Because here’s the reality — especially in B2B — most companies are not converting directly inside generative engines like ChatGPT or Claude.

Your website is still your primary conversion mechanism.

That means if you want to measure the real impact of AI visibility, you need to track how much traffic is coming from generative engines — and how those users behave once they arrive.

In this guide, I’ll show you exactly how to build segments in Google Analytics 4 (GA4) so you can monitor generative engine traffic across all your reports.

Why You Should Track Generative Engine Traffic

Generative engines like:

  • ChatGPT
  • Perplexity
  • Claude
  • Microsoft Copilot
  • Gemini

are increasingly influencing how people discover brands.

But impressions alone don’t matter.

What matters is:

  • How many users land on your site
  • What they do once they arrive
  • Whether they convert
  • How they compare to other acquisition channels

The best way to measure this in GA4 is by building acquisition-based segments.


Step-by-Step: Build Generative Engine Segments in GA4

Here's how it works.

Step 1: Go to Admin in GA4

  1. Open Google Analytics 4
  2. Click the Admin gear icon (bottom left)
  3. Navigate to Segments

Segments allow you to isolate specific groups of users so you can analyze their behavior across reports.

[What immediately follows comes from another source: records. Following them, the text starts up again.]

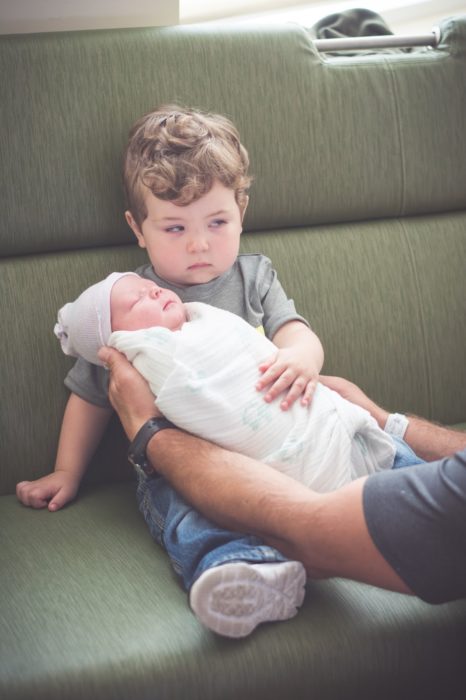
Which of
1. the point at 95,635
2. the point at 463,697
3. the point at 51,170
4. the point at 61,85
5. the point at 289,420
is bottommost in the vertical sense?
the point at 463,697

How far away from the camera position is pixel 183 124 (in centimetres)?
146

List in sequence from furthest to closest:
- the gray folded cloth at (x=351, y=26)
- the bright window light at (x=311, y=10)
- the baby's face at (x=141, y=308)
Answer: the bright window light at (x=311, y=10) → the gray folded cloth at (x=351, y=26) → the baby's face at (x=141, y=308)

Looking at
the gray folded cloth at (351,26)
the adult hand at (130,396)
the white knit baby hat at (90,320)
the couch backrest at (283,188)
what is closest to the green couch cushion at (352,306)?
the couch backrest at (283,188)

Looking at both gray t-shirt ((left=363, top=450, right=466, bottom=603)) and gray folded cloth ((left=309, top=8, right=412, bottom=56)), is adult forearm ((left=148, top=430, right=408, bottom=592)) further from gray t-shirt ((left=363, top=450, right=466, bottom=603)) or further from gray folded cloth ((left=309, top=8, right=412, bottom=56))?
Answer: gray folded cloth ((left=309, top=8, right=412, bottom=56))

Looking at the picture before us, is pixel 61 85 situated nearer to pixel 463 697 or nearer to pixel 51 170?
pixel 51 170

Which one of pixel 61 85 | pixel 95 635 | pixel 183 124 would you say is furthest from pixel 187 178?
pixel 95 635

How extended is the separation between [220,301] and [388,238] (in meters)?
0.44

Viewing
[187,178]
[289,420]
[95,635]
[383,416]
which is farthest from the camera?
[383,416]

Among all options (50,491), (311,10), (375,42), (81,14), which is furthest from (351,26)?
(50,491)

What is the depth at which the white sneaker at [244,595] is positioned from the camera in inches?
40.9

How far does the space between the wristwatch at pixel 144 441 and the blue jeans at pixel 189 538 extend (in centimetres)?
2

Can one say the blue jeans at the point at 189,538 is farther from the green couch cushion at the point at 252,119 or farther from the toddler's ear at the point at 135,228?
the green couch cushion at the point at 252,119

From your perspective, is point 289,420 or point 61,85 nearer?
point 289,420

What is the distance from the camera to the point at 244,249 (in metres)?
1.67
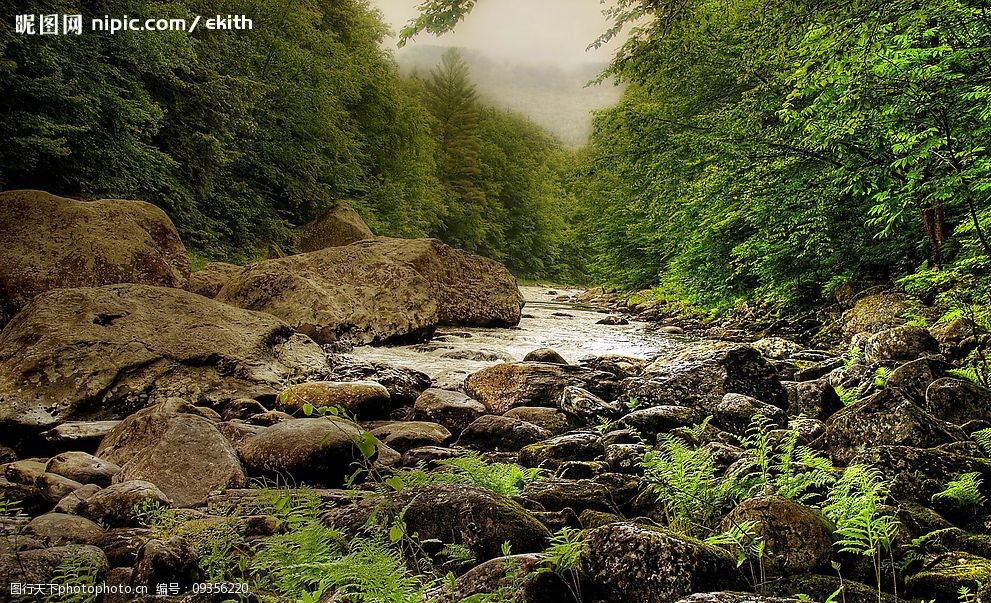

Step 2: Create a New Segment

  1. Click New Segment
  2. Scroll down to Acquisition
  3. Select First User Acquisition

Templates in GA4 make this easy — definitely use them.

Since we’re measuring traffic sources, we want to look at First user source.


Step 3: Set the Condition

Inside the segment builder:

  • Select First user source
  • Choose Contains
  • Type the name of the generative engine

For example:

  • Contains chatgpt
  • Contains perplexity
  • Contains claude
  • Contains copilot
  • Contains gemini

You’ll want to create separate segments for each platform so you can see the breakdown clearly.


Step 4: Save Each Segment

After setting your condition:

  1. Name your segment (ex: “ChatGPT – First User Source”)
  2. Click Save

Repeat this process for each generative engine.

Once saved, these segments will be available throughout GA4 — including:

  • Explore reports
  • Funnel explorations
  • Path explorations
  • Conversion analysis
  • Acquisition comparisons

What This Allows You to Analyze

Once your segments are built, you can answer powerful questions like:

  • How many users first discovered us via ChatGPT?
  • What percentage of total users came from generative engines?
  • Do AI-referred users convert at a higher or lower rate?
  • What pages do they visit first?
  • How does their engagement compare to organic search?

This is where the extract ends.